JOSÉ EDUARDO LIMA ÁGUILA

Las adaptaciones cinematográficas de obras literarias han existido desde la creación misma
del cine. Con mayor o menor fortuna podemos encontrar innumerables ejemplos. Con el
surgimiento de estas adaptaciones, llegó también la discusión eterna entre cuál es mejor, la
obra escrita o su adaptación al cine, con respuestas tan variadas como adaptaciones
existentes. La mayoría de las veces se ha afirmado que es la obra escrita la que posee mayor
calidad estética y, en contadas ocasiones, a veces no exentas de polémica, se ha llegado a
afirmar que es la adaptación audiovisual la que se encuentra por encima de su fuente escrita.
Difícil es encontrar un punto de acuerdo entre ambas posturas vistas a nivel general, por lo
tanto, el análisis particular de cada caso es necesario, sin que por ello podamos llegar a
sentencias absolutas.

El tema del presente trabajo será la novela más conocida de José Emilia Pacheco, Las
batallas en el desierto y su adaptación cinematográfica de los años 80, Mariana, Mariana,
intentando ponderar ambos discursos narrativos, haciendo énfasis en sus diferencias
similitudes y, quizás, llegar a una conclusión valorativa.

Novela del cuestionamiento nostálgico de la historia

Las batallas en el desierto es una novela corta publicada por José Emilio Pacheco
originalmente en el suplemento del periódico “unomásuno” el 7 de junio de 1980 y al año
siguiente como libro por Ediciones Era. Narrada en primera persona y en retrospectiva por
Carlos, el protagonista de la historia, nos cuenta la época parte de su infancia, situada en la
colonia Roma durante el periodo del presidente Miguel Alemán Valdez (1946-1952), su
enamoramiento por Mariana, la madre de su amigo Jim, así como las consecuencias que
acarrea la declaración de amor hacia ella.

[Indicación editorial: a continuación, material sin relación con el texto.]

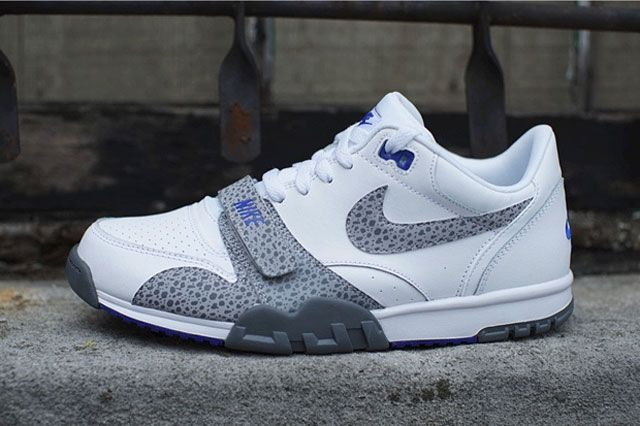 Nike Air Trainer 1 Low St Sideview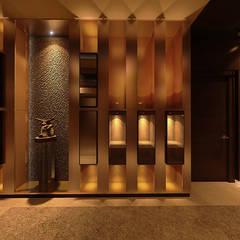 Vivaldi Mont Kiara:  Corridor & hallway by Norm designhaus, Modern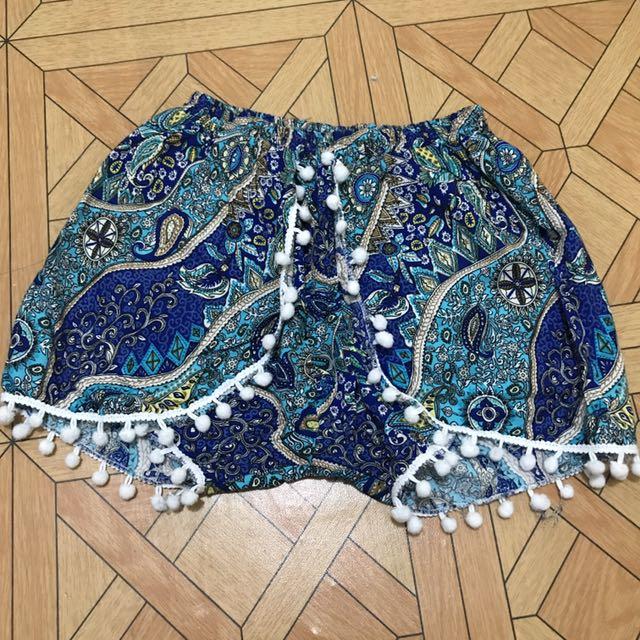 Bohemian short pom-pom blue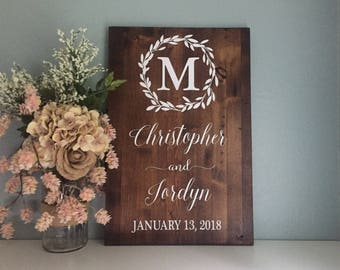 Wedding Welcome Sign, Wedding Entrance Sign, Laurel Wreath Wedding Name and Date Sign, Rustic Wedding Decor, Wood Wedding Sign, Country Wedd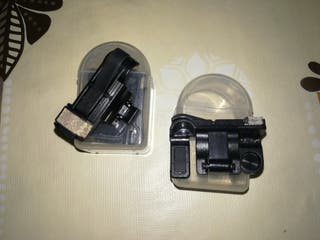 Dos pares de gatillos para acoplar el móvil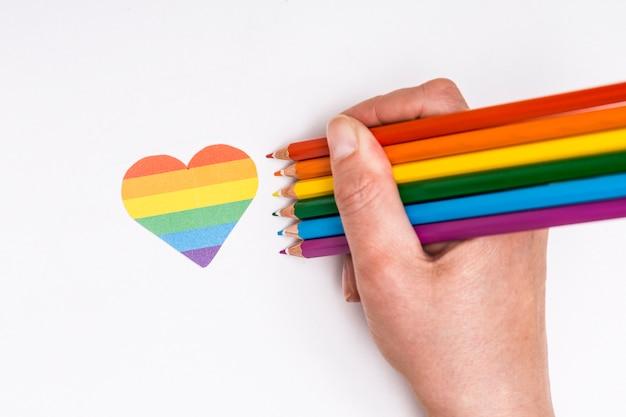 Ręka Z Kolorów Ołówkami I Serce Ikoną Jako Lgbt Znak Darmowe Zdjęcia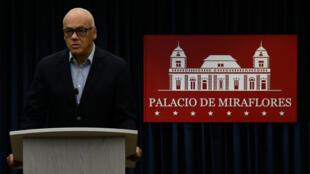 El ministro de Comunicación de Venezuela, Jorge Rodríguez, hizo el anuncio sobre la petición del código rojo en contra del diputado, Julio Borges, el 10 de agosto de 2018.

Como bien han señalado numerosos críticos, el tema principal en la obra de José
Emilio Pacheco es el tiempo y esto puede notarse en la novela a partir del intento de
reconstrucción de una época hecha a través de numerosas referencias a marcas y hechos de
ese entonces, así como la insistencia en señalar que todo ha cambiado. Reconstrucción de la
memoria y como toda memoria es falible, pues desde la primera oración nos introduce a ese
aspecto ambivalente, dudoso, del acto de recordar, “Me acuerdo, no me acuerdo: ¿qué año
era aquel?” (Pacheco, 15), para luego dejar caer recuerdos de la época, desde canciones de
moda en aquel entonces hasta acontecimientos políticos y ecológicos, haciendo énfasis en el
espíritu de época en el México posrevolucionario al terminar la Segunda Guerra Mundial:
“El símbolo sombrío de nuestro tiempo es el hongo atómico. Sin embargo había esperanza”
(16). Sin embargo, la novela termina con la persistencia de esa duda cuando Carlos busca a
Mariana luego de que Rosales, excompañero suyo, le dijera que había muerto: “Me acuerdo,
no me acuerdo ni siquiera del año. Sólo estas ráfagas, estos destellos que vuelven con todo y
las palabras exactas” (50): certeza e incertidumbre de la memoria.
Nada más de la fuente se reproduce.